Une ivresse caractérisée dans cet épisode final par le discours de cette dernière, nourri par un « manque d’amour » qui justifie ses actes atroces auprès de ses troupes et montre qu’elle souhaite continuer de conquérir les peuples, quitte à les décimer comme elle l’a fait quelques heures plus tôt. Un revirement soudain pour un personnage qui souhaitait se battre et risquer sa vie pour sauver les vivants de la menace des Zombies des glaces, deux épisodes plus tôt.
L’ivresse du pouvoir aura été aussi soudaine qu’un voyage Winterfell- Port-Réal en saison 8 pour la Reine Targaryen, réduite à une caricature de folle hystérique prête à tout pour venger ou punir ceux qui ne lui donnent pas ce qu’elle veut. Ouch ! Que Daenerys passe du côté obscur est un choix intéressant et justifié, tant qu’il est exécuté avec cohérence et finesse. Ce qui n’est pas le cas ici…
Syndrome Trinity Activated
Mais le sort de Daenerys, ou sa descente dans la folie Targaryen d’un claquement de doigts (ou coupure de tête c’est comme on veut) n’est pas le seul problème de cette conclusion de Game of Thrones. Dans un précédent article, le Cerveau analysait les personnages de la série en remarquant que le syndrome Trinity était prévisible depuis la saison dernière.

_ _ _ _

_Consigne_. Recopiez mot pour mot tout ce qui va de « Une ivresse caractérisée » jusqu'à « épisodes plus tôt. » dans l'extrait sur la fin de Game of Thrones.

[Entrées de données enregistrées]
_ _ _ _

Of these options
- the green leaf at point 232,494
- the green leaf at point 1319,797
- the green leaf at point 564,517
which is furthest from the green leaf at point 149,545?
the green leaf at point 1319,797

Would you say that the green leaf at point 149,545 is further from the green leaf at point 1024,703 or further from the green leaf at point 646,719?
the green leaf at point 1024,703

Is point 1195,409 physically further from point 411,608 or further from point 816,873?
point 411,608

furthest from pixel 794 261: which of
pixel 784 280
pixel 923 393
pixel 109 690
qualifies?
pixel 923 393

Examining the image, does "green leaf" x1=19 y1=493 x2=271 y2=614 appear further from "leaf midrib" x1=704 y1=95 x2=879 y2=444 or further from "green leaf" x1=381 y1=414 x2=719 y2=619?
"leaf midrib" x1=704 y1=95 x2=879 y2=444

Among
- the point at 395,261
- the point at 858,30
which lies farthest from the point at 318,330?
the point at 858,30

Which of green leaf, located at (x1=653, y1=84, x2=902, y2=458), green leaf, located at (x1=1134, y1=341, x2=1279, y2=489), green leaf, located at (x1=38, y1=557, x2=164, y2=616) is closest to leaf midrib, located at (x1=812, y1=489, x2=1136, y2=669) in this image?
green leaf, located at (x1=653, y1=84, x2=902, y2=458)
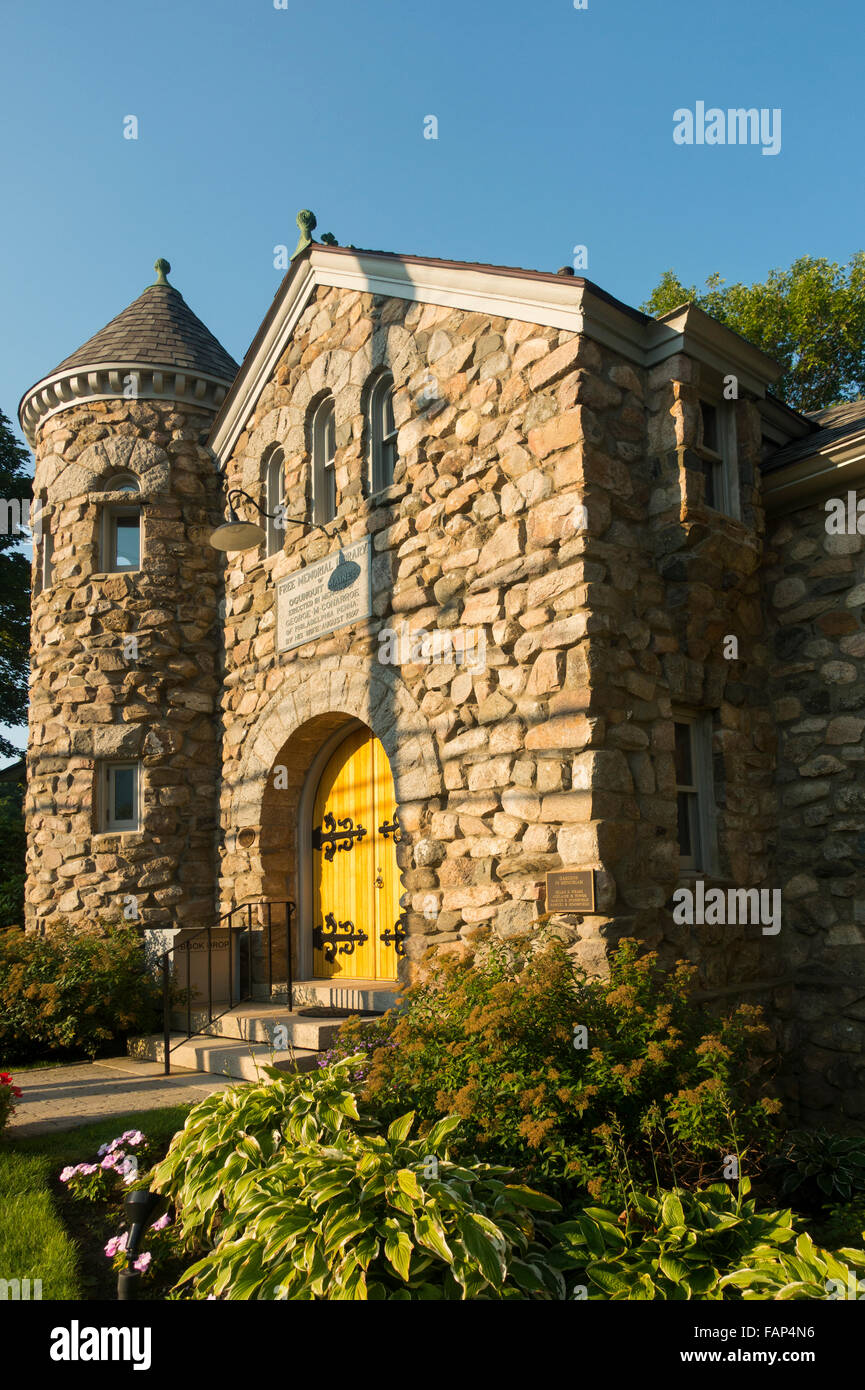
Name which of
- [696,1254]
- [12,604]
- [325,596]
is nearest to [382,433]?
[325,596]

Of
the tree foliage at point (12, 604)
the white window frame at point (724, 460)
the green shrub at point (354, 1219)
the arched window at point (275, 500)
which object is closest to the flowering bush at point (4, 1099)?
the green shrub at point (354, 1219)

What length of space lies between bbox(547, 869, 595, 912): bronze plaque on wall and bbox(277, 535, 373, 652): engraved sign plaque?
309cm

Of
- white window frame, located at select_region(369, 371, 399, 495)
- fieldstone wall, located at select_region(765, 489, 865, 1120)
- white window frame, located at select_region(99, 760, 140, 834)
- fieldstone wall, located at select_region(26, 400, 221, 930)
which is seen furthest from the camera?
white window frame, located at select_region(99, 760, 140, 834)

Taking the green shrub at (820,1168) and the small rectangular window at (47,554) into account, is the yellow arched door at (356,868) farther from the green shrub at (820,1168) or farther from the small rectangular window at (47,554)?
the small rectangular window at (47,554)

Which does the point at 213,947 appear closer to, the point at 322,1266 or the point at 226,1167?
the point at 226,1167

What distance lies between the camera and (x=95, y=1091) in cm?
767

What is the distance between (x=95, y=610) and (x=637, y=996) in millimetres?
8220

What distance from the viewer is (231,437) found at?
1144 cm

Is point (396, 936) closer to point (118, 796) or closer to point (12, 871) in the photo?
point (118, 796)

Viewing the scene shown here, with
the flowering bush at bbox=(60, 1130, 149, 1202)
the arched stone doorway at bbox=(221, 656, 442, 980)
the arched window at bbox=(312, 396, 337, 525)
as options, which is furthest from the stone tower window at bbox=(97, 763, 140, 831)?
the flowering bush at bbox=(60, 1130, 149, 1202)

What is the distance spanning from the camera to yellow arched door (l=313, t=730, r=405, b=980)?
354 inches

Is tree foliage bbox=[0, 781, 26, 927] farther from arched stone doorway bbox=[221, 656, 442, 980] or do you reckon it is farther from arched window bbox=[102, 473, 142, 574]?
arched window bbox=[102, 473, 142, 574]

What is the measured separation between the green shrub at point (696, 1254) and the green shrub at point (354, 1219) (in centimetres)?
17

_ _ _ _

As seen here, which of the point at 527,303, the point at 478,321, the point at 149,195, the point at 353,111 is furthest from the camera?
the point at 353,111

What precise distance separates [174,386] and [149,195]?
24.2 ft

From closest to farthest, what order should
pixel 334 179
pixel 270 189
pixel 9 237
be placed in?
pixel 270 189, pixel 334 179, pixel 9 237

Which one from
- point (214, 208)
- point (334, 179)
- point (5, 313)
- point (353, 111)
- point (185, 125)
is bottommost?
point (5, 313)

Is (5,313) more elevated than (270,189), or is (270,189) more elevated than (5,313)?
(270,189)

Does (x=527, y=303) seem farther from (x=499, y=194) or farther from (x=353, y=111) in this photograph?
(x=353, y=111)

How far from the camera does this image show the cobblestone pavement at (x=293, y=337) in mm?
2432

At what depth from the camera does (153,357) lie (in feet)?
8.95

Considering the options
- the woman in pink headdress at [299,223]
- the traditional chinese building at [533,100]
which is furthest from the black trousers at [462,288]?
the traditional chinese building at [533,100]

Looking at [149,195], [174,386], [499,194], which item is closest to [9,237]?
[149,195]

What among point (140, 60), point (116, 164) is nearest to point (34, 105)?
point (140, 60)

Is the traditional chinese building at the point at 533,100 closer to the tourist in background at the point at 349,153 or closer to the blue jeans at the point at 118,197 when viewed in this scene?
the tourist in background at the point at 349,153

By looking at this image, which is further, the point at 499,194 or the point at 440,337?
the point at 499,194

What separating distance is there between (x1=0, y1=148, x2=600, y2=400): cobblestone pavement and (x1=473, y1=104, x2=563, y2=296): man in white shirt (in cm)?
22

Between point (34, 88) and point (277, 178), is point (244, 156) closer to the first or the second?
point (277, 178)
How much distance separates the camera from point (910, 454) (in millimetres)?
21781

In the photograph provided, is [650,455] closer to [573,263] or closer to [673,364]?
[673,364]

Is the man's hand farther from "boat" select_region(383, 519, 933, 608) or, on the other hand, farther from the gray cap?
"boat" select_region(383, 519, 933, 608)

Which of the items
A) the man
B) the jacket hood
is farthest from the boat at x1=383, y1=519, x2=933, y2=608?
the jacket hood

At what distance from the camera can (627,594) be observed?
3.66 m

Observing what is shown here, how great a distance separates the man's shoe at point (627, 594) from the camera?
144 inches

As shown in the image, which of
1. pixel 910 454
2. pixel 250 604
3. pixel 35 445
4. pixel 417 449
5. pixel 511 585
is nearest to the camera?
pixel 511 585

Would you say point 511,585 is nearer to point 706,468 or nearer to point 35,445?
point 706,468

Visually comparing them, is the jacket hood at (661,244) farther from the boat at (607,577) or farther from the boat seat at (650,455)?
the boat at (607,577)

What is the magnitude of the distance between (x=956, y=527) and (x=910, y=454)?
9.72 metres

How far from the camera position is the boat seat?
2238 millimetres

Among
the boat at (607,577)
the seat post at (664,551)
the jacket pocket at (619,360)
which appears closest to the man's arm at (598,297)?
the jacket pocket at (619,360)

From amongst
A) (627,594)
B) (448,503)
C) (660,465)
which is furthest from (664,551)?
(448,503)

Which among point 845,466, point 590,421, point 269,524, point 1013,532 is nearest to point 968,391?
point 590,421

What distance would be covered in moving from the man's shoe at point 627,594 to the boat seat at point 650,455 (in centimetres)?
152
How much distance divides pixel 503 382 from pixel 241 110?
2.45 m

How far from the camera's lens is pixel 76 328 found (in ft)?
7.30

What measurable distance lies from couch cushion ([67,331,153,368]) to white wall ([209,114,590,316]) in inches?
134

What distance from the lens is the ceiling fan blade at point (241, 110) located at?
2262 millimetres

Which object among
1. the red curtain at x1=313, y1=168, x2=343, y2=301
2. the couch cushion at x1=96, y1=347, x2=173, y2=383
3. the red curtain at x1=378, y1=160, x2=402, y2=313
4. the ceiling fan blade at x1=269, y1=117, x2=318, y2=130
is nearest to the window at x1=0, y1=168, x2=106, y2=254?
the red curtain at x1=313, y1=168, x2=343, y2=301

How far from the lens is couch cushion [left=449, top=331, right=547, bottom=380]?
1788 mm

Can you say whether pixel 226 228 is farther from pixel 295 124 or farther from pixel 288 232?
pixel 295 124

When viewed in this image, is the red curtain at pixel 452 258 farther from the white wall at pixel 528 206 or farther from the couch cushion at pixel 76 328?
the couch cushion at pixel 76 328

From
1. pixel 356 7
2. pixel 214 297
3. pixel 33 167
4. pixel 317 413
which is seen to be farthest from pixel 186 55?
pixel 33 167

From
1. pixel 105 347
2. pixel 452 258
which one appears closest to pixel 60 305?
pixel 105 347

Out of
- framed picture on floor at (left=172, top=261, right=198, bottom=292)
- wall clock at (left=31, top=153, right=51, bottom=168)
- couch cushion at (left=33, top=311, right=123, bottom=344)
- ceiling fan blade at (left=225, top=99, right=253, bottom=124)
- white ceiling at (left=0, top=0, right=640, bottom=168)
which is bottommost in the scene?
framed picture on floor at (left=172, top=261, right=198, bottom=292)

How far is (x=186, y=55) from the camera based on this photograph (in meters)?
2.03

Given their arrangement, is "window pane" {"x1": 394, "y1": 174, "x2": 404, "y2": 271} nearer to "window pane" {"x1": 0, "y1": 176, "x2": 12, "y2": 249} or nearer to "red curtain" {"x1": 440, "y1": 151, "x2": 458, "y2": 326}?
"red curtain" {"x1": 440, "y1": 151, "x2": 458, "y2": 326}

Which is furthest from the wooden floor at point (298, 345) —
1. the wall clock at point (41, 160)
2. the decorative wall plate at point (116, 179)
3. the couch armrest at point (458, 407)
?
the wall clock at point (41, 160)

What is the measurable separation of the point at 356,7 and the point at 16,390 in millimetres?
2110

_ _ _ _

_Exercice terminé_.
Une ivresse caractérisée dans cet épisode final par le discours de cette dernière, nourri par un « manque d’amour » qui justifie ses actes atroces auprès de ses troupes et montre qu’elle souhaite continuer de conquérir les peuples, quitte à les décimer comme elle l’a fait quelques heures plus tôt. Un revirement soudain pour un personnage qui souhaitait se battre et risquer sa vie pour sauver les vivants de la menace des Zombies des glaces, deux épisodes plus tôt.